Search Intent Tool – Discovering the users’ search intents

Did you ever happen to do the Keyword Research of the century? To feel super satisfied for having thoroughly dug up every single keyword concerning a specific sector and pull a big sigh of final relief?

Did you ever happen, immediately after, to analyze the huge collection of keywords and not have the slightest idea of how to manage and group them to define the editorial plan?

  • How many articles do I have to write?
  • How many of these keywords could be ranked with the same article?
  • Which instead need a dedicated article with a specific focus?

I think this happens almost every time we finish the keyword research phase and we have to inexorably move to the action to get results with our content.

Obviously this happened to me too, until I decided to automate a series of SERP analysis processes that I used to manually do so to draw my conclusions and succeed in dividing my keyword research into keyword groups on which to focus the writing of each article.
The main problem of this activity was not so much the logical grouping but rather having the certainty of doing the right thing.
Probably my groupings made sense for me but would not have it for the search engine.
Google would probably have preferred for some particular focus on the subject to be omitted from the main article and covered in more detail in a related article.
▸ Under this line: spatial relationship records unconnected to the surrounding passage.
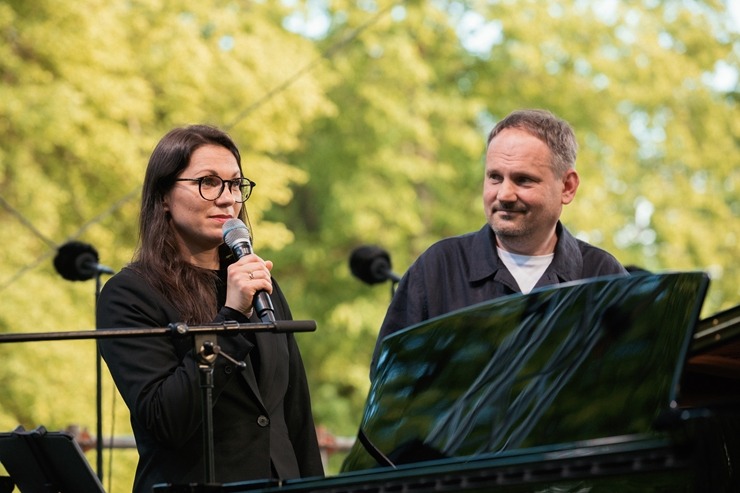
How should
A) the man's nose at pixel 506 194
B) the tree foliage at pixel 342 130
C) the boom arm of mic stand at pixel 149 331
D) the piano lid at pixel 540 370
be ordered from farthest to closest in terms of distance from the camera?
the tree foliage at pixel 342 130 < the man's nose at pixel 506 194 < the boom arm of mic stand at pixel 149 331 < the piano lid at pixel 540 370

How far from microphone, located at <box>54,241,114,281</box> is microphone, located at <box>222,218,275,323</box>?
2941mm

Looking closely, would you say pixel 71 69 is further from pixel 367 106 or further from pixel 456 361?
pixel 456 361

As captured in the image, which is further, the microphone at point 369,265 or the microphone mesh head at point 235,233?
the microphone at point 369,265

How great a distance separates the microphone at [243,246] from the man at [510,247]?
87cm

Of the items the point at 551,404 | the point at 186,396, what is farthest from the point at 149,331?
the point at 551,404

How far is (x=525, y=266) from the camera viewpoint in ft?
14.5

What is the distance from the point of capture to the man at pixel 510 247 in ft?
14.2

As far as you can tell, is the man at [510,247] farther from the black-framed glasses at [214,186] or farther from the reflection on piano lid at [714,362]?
the black-framed glasses at [214,186]

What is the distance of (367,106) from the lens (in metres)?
17.2

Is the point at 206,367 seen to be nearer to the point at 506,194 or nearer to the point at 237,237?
the point at 237,237

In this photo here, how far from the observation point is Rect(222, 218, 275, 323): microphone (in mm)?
3396

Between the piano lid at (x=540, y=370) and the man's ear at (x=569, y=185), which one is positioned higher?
the man's ear at (x=569, y=185)

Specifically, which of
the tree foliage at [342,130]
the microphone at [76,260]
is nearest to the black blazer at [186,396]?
the microphone at [76,260]

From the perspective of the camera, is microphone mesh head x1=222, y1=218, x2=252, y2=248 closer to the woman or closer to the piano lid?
the woman
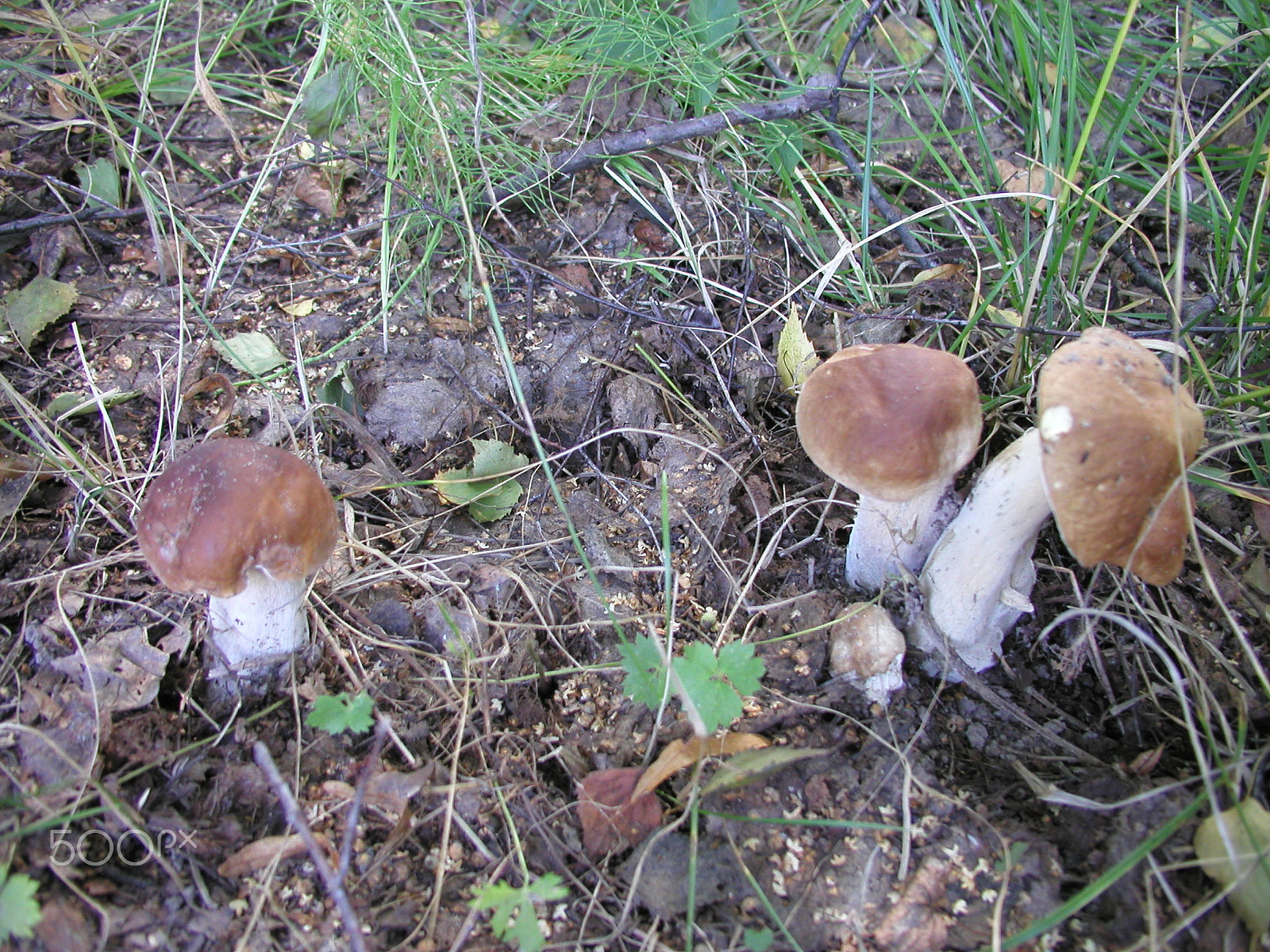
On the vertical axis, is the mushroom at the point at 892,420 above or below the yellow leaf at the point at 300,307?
above

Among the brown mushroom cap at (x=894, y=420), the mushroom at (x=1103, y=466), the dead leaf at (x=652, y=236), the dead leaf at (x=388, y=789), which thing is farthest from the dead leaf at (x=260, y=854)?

The new SEOZoom Search Intent algorithm is born

And exactly from the analysis of Google’s behaviour we were able to create a new algorithm that can provide important insights for you to be able to make strategic decisions concerning the drafting of any article and the main focus to base it on, but most of all all on which keywords it is possible to obtain results and on which would be the case to create a secondary content.
All in all, this is what I have always wanted and that, I think, everyone has been waiting for a long time now.

Let’s look at the first data provided whenever we analyze a keyword

classic apple pie recipe

In the case of the keyword “Classic apple pie recipe” the new algorithm tells us immediately that it is not a Main Key, a.k.a that it is not the case to focus an article on it in order to make it rank on Google, if we want to rank with this keyword the article focused on the Main Keyword “Apple Pie recipe” will already do the job.

In the next four boxes we find very important information that will then be deepened further down the page.

  1. Keyword with same Intent
    It is the number of keywords we could place in TOP10 with a single article on the main keyword
  2. Main Intent total volume
    The total search volume for which we could compete with just one article, the one on the main keyword.
  3. Identified topics
    It is the number of relevant terms detected by analyzing all the keywords. They represent some important focus to consider in the article.
  4. Secondary topics
    These are all the keywords you do not want to insert in the main article as the search engines currently prefer specific pages on the topic and not the main article written for the Main Key.

The summary data already represent a very interesting information but, as you know, Seozoom is made by SEOs for SEOs, so we wanted more, we wanted the details.